**WRITTEN TASK 1**
According to the interview, whose spare bedroom did the speaker move into after arriving in Miami?

**TEXT BLOCK**
§
Social impact: how does your business help the community or the world?
I like to organize craft markets seasonally that promote local women owned businesses. Events bring people together and build a community which is why I love organizing them so much!

Risk taking: how do you think about risk, what role has taking risks played in your life/career?
Ask anyone I know, and they’ll tell you I’m a daredevil. I’m really good at taking risks. I think that’s why I set myself apart: because I do the things that most people are afraid of. I actually moved to Miami with four days notice and one suitcase, and the rest is history. I had no job, no plan, I just knew I wanted to be by the ocean and to be in the biggest entrepreneurial city in America. I moved into my friend Gaby’s spare bedroom in the Flamingo in South Beach. It wasn’t easy at first but eventually I found a great community of like- minded entrepreneurs (Ladies in Miami) who encouraged me to pivot and shift my focus towards my goals.

If I’m walking around and I see someone interesting that I want to photograph, I introduce myself and ask permission. It’s risky, but some of my greatest photos were made from moments like that.

How do you define success?
Success is doing what you love everyday. I know it sounds cliche, but your happiness is the most important thing. I would much rather make less doing what I love, than making 200K as a CEO workaholic and be miserable. Money definitely doesn’t define success for me.

Why did you pursue an artistic or creative career?
I am a creative in every way shape and form. Growing up, I was always making something. As a kid I made jewelry, painted, embroidered, and made a lot of messes for my mom . When I got to high school, I started taking film photography classes. I was fascinated by the darkroom. My love of photography started there.

Let’s say your best friend was visiting the area and you wanted to show them the best time ever. Where would you take them? Give us a little itinerary – say it was a week long trip, where would you eat, drink, visit, hang out, etc. In your view what are some of the most fun, interesting, exciting people, places or things to check out?
§
**DATA SHOWN**

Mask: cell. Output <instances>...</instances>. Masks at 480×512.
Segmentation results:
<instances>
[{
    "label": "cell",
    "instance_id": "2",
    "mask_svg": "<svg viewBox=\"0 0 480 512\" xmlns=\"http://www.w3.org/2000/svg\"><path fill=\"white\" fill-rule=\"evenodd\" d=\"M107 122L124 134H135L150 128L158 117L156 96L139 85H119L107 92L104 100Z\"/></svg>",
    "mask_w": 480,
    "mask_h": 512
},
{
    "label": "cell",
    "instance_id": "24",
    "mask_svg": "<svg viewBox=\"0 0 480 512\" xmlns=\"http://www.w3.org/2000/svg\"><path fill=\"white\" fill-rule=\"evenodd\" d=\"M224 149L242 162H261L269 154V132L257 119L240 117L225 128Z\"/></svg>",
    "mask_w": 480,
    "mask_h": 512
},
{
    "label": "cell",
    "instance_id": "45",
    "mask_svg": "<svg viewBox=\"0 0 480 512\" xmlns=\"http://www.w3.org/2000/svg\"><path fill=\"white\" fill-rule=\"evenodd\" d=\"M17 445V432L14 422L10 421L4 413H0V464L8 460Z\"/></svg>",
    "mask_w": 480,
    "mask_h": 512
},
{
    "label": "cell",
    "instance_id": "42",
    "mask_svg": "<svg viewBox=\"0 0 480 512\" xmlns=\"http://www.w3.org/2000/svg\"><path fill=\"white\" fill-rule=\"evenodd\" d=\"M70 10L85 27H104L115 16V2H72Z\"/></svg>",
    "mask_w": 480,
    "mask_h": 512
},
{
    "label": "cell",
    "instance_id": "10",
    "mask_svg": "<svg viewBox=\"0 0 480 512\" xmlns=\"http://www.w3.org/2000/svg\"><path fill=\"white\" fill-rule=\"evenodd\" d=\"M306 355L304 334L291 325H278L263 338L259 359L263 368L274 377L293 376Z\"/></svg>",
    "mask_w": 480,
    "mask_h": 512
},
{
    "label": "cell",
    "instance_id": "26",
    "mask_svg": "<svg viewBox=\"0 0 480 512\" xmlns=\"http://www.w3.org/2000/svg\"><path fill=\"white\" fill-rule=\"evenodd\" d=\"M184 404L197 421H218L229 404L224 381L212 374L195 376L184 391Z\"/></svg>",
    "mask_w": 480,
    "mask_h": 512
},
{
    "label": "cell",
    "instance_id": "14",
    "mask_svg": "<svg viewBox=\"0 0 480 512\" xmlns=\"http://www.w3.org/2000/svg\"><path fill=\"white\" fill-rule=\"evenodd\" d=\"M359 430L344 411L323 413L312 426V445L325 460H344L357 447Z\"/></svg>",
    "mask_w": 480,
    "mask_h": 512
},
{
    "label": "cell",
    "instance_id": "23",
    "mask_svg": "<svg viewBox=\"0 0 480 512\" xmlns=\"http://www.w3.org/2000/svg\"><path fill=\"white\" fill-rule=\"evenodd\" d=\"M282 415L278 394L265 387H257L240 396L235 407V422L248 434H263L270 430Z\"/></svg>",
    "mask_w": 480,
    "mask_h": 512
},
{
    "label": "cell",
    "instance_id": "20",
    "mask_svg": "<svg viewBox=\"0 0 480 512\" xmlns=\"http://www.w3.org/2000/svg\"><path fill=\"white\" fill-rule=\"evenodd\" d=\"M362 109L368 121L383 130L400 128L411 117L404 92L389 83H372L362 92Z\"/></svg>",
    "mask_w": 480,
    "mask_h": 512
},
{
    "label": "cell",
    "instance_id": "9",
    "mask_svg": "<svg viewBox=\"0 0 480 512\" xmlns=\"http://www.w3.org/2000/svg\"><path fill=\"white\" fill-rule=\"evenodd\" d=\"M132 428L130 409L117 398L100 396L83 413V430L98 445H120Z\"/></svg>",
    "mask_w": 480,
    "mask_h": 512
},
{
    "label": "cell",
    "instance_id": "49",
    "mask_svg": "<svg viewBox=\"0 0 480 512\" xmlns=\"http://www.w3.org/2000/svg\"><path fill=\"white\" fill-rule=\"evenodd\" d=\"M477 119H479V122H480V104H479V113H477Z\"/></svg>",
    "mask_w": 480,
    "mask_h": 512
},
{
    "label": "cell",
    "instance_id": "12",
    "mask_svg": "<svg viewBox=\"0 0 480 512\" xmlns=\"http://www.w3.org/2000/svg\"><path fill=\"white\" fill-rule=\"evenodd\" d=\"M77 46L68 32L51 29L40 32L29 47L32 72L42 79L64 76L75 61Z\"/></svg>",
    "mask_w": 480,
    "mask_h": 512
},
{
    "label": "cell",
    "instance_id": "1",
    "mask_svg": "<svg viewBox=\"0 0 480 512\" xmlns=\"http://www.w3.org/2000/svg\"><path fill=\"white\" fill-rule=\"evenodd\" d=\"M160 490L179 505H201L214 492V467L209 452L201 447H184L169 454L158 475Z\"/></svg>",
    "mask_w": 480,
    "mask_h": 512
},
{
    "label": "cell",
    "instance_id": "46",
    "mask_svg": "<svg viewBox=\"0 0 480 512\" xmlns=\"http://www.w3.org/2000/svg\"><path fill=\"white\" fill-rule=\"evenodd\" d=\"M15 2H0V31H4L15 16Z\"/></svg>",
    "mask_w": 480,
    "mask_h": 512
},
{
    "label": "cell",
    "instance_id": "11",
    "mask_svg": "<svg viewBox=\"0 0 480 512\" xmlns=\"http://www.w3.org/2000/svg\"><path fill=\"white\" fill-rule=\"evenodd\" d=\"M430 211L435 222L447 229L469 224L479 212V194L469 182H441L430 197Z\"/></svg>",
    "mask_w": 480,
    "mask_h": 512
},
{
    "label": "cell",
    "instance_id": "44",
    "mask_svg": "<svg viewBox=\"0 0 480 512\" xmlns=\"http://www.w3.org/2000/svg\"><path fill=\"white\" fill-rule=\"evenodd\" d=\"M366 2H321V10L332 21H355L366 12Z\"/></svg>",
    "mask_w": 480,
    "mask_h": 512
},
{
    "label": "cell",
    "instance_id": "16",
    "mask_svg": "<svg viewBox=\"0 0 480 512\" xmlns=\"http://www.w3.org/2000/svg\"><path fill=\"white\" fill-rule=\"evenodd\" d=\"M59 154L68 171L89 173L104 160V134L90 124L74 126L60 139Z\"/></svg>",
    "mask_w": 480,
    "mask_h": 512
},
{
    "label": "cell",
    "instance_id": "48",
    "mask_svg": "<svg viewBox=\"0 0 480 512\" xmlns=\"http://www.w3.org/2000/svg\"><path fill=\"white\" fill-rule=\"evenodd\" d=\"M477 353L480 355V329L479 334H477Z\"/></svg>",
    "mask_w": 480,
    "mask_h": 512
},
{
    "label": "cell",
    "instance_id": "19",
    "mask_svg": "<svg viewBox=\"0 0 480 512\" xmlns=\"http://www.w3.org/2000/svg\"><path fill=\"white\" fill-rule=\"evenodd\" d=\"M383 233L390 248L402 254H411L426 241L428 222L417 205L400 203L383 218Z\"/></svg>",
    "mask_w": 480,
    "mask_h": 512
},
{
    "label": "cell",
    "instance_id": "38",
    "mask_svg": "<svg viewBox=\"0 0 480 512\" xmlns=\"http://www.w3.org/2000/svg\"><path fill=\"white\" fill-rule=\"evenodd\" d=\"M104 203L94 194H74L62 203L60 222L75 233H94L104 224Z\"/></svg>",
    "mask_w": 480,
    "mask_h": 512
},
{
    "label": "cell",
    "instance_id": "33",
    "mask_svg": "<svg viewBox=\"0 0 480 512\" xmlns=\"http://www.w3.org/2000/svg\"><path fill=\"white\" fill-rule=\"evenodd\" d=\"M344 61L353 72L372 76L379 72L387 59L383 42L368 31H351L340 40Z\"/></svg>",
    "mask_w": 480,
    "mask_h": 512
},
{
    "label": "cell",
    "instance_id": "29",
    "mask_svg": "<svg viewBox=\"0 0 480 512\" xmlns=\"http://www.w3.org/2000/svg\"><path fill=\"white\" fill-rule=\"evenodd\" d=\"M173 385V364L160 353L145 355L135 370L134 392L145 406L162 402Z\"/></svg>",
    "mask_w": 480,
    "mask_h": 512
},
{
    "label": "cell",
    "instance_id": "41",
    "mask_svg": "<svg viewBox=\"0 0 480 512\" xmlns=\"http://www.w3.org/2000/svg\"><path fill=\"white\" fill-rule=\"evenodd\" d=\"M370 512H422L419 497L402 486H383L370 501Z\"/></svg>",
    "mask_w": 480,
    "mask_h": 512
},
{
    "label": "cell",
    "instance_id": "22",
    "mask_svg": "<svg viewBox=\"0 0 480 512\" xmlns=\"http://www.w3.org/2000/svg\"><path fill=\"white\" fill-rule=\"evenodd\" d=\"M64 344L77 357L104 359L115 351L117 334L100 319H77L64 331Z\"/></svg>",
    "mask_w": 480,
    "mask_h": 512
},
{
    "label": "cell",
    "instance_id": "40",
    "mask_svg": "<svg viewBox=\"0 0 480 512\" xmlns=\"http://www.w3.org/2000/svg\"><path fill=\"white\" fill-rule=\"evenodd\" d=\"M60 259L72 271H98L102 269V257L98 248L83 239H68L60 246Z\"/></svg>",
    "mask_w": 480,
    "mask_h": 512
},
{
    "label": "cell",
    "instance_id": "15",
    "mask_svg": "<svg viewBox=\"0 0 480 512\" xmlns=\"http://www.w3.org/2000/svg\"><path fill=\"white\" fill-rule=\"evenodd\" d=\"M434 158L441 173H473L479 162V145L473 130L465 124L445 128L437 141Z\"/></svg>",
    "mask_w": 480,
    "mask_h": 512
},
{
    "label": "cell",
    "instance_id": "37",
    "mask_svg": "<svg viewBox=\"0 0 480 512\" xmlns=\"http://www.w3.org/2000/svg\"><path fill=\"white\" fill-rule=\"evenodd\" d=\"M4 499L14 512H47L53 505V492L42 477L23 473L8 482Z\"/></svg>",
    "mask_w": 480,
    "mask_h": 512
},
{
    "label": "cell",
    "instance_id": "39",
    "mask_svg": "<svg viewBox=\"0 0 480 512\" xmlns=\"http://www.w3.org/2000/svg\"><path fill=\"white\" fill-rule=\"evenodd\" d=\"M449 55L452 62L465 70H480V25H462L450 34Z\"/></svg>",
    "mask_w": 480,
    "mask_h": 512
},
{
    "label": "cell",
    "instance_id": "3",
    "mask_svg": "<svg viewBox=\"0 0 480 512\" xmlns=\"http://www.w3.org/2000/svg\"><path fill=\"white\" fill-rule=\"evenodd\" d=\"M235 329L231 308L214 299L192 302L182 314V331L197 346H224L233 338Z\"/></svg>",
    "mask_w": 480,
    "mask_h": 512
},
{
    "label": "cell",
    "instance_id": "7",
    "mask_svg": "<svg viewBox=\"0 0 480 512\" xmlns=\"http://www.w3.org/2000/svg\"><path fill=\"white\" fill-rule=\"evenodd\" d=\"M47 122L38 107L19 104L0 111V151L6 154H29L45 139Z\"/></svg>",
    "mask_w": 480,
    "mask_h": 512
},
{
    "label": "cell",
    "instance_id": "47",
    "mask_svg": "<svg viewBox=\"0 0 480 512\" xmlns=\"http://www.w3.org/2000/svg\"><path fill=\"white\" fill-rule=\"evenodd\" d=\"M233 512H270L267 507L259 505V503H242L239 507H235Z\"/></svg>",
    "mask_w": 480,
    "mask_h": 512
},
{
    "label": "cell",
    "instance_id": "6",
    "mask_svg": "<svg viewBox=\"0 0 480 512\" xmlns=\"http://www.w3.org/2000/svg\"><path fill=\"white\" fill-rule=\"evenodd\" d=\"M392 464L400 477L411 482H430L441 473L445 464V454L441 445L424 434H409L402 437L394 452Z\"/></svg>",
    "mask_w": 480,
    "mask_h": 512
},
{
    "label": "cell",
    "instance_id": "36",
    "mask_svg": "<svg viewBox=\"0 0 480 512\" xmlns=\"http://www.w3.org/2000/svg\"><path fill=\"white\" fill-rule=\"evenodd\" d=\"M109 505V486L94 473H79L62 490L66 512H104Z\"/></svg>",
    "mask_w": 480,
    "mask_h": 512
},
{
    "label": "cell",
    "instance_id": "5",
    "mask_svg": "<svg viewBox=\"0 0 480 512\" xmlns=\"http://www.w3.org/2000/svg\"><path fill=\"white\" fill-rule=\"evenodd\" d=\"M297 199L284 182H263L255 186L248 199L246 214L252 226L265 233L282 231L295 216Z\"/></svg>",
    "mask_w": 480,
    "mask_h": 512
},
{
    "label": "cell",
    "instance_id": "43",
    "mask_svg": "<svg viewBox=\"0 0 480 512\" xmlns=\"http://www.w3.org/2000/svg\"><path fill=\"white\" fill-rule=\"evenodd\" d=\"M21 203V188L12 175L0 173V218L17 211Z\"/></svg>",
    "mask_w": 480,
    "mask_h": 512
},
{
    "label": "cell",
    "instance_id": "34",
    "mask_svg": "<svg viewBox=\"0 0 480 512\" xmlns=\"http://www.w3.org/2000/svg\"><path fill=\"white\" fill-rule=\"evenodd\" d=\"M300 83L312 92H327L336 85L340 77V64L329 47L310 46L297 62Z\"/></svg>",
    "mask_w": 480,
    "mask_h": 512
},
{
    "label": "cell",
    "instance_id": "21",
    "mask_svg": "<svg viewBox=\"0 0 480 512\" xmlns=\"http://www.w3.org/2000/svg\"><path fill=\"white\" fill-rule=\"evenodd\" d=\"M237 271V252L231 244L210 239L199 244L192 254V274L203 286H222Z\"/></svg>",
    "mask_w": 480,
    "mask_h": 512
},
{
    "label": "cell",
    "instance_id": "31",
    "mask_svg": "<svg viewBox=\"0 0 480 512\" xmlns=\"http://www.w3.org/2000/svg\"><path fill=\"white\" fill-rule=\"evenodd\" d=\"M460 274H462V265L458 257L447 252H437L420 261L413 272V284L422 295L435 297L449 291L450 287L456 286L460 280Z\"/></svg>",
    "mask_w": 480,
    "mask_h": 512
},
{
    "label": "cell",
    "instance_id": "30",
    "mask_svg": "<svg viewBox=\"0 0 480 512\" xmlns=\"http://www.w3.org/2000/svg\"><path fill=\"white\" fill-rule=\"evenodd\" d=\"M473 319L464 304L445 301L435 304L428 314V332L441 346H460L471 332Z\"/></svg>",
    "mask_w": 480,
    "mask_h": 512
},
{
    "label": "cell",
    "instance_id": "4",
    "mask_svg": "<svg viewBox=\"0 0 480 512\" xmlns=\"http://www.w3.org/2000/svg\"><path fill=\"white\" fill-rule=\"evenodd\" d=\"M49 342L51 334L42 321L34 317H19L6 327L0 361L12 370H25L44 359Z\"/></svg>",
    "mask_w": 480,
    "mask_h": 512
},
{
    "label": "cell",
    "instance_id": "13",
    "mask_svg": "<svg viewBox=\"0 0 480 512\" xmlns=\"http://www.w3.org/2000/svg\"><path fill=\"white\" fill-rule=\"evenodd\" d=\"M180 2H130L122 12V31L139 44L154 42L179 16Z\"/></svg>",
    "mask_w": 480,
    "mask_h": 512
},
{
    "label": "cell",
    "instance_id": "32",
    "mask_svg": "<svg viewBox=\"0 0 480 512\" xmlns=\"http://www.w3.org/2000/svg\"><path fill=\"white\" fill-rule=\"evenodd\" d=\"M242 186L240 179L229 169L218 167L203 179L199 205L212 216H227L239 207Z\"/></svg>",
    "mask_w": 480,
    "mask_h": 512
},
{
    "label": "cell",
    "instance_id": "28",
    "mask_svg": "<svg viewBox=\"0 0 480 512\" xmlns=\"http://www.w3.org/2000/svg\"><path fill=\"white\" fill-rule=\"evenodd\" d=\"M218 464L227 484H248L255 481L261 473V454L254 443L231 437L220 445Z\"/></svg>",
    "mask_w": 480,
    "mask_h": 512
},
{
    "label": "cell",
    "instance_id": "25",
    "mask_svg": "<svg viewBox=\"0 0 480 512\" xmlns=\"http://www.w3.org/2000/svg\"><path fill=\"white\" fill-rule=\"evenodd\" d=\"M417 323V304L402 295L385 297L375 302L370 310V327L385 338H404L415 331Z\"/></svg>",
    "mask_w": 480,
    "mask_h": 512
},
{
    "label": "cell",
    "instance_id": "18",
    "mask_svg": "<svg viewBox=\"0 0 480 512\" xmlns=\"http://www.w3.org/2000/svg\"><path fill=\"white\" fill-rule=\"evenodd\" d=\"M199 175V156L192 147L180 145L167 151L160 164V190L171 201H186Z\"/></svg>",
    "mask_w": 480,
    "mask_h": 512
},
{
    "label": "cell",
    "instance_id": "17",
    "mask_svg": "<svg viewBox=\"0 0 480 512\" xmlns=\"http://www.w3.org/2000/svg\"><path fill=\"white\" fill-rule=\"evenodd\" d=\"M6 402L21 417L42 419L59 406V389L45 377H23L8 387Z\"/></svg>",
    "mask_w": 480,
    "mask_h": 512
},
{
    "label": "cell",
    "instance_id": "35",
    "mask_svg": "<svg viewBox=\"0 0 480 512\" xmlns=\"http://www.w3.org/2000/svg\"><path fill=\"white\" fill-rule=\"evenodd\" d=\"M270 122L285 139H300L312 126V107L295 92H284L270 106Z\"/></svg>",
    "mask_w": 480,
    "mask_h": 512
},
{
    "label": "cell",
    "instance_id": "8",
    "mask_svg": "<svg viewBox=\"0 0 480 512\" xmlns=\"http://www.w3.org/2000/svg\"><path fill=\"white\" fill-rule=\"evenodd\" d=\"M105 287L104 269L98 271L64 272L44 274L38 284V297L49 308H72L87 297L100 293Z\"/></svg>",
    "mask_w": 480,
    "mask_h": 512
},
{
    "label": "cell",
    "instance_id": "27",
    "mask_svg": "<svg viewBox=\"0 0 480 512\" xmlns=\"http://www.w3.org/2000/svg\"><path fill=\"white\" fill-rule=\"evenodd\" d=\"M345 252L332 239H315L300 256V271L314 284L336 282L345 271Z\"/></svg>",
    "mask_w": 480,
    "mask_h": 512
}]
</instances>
§
**WRITTEN TASK 2**
Output the records unchanged, from their first line through the line that contains "122L124 134H135L150 128L158".

**TASK RESPONSE 1**
Gaby's spare bedroom, in the Flamingo in South Beach.

**TASK RESPONSE 2**
Mask: cell. Output <instances>...</instances>. Masks at 480×512.
Segmentation results:
<instances>
[{
    "label": "cell",
    "instance_id": "2",
    "mask_svg": "<svg viewBox=\"0 0 480 512\" xmlns=\"http://www.w3.org/2000/svg\"><path fill=\"white\" fill-rule=\"evenodd\" d=\"M107 122L124 134H135L150 128L158 117L156 96L139 85H119L107 92L104 100Z\"/></svg>",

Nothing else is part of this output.